▶ Work instructions
1 > Answer these questions about the article on author Robert Lanham:
(a) In what city does Lanham live?
(b) Which church did he attend as a child?
(c) According to the Associated Press, what share of the evangelical population voted for Democrats?
2 > In the article on author Robert Lanham, what led him to write his book after the 2004 elections? Answer in one to three sentences.
3 > Can you reproduce the passage of the article on author Robert Lanham word for word, from "Lanham said he" up to and including "church in college."?

*** Opening of Supplied text ***

Though he is an avowed agnostic, author Robert Lanham was having second thoughts in an e-mail interview following last week’s mid-term elections.

“Maybe God is in control after all!” Lanham author of The Sinner’s Guide to the Evangelical Right, a satirical expose of religious leaders the likes of James Dobson, Joel Osteen, Ted Haggard and Tim LaHaye, told

“That said, it’s a crying shame that it took Foley, Abramoff, Haggard, tens of thousands dead in a bungled war, the legalization of torture, the politically motivated outing of a CIA officer, favoritism of the upper class, Abu Ghraib, Katrina, overt cronyism, lies about WMD, illegal wiretapping, the suspension of habeas corpus, Macaca, and global resentment of our policies overseas to make America wake up,” he continued.

Lanham said he is especially delighted that a third of the evangelical population, according to the Associated Press, voted for Democrats.

He was inspired to write the book after the 2004 elections. Reading in the press about how the evangelical right influenced the outcome of the vote, Lanham, who lives in Brooklyn, N.Y., observed that most New Yorkers didn’t know who the media were talking about.

Growing up in an evangelical family in the South, Lanham believed he could shed some light on the evangelical movement “for ‘sushi-eating’ liberals who don’t know the difference between Ted Haggard and Merle Haggard.”

Lanham attended Bon Air Baptist Church near Richmond, Va., as a child. In his mid-teens he joined a charismatic Assembly of God church. He stopped attending church in college.

*** Close of Supplied text ***
*** Opening of Data extract ***

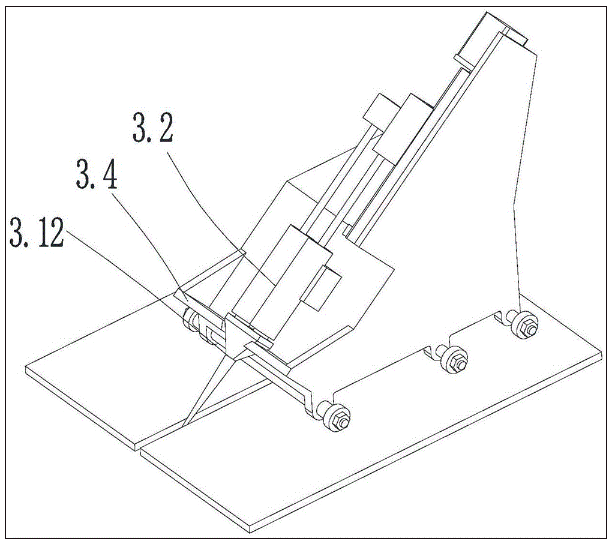 3.2
3.4
3.12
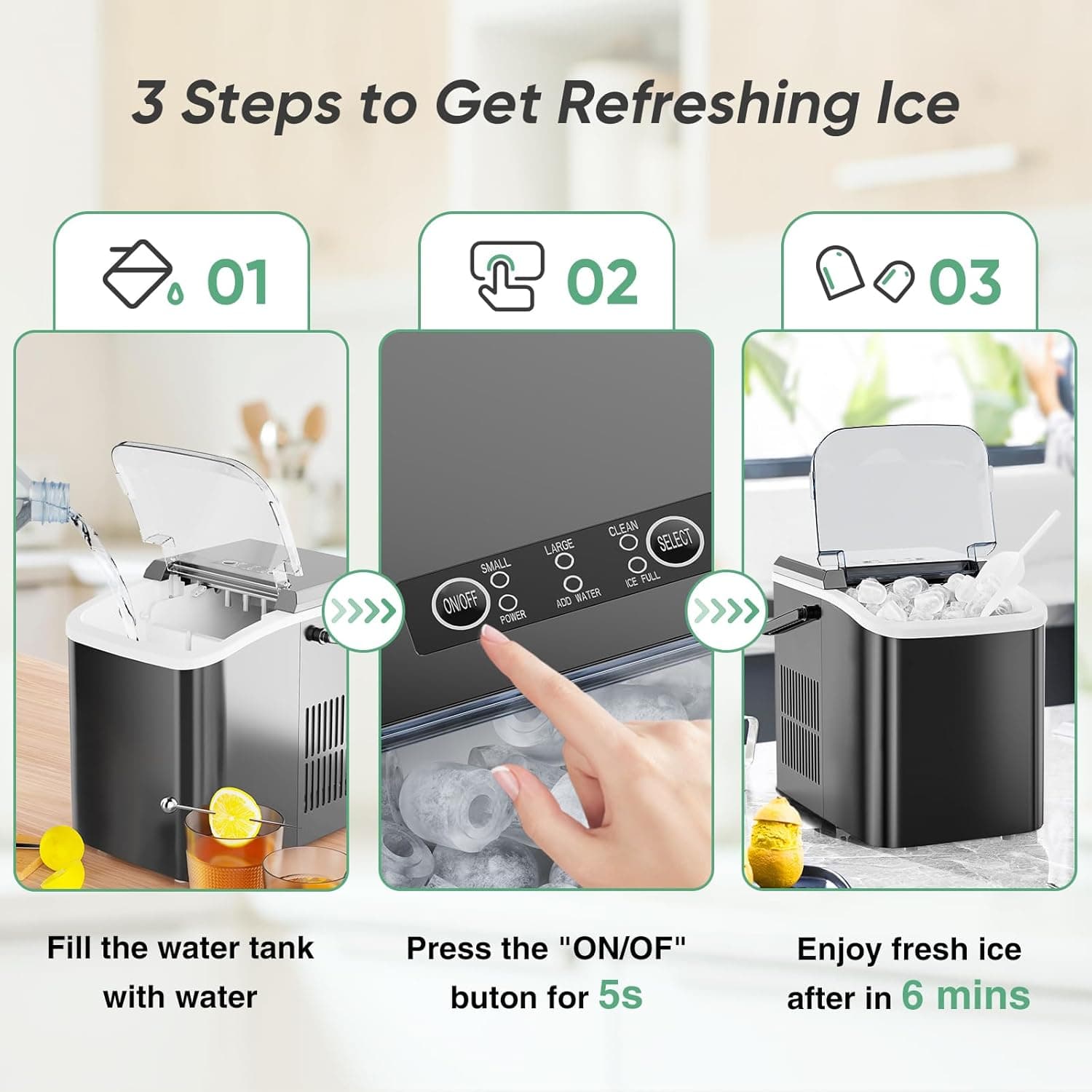 3 Steps to Get Refreshing Ice

01

02

03

ON/OFF

SMALL

POWER

LARGE

ADD WATER

CLEAN

ICE FULL

SELECT

Fill the water tank with water

Press the "ON/OF" buton for 5s

Enjoy fresh ice after in 6 mins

*** Close of Data extract ***

▶ Results
1 >
(a) Brooklyn, N.Y.
(b) Bon Air Baptist Church near Richmond, Va.
(c) A third.

2 > He read press accounts of how the evangelical right had influenced the outcome of the 2004 vote. He noticed that most New Yorkers didn't know who the media were talking about.

3 >
Lanham said he is especially delighted that a third of the evangelical population, according to the Associated Press, voted for Democrats.

He was inspired to write the book after the 2004 elections. Reading in the press about how the evangelical right influenced the outcome of the vote, Lanham, who lives in Brooklyn, N.Y., observed that most New Yorkers didn’t know who the media were talking about.

Growing up in an evangelical family in the South, Lanham believed he could shed some light on the evangelical movement “for ‘sushi-eating’ liberals who don’t know the difference between Ted Haggard and Merle Haggard.”

Lanham attended Bon Air Baptist Church near Richmond, Va., as a child. In his mid-teens he joined a charismatic Assembly of God church. He stopped attending church in college.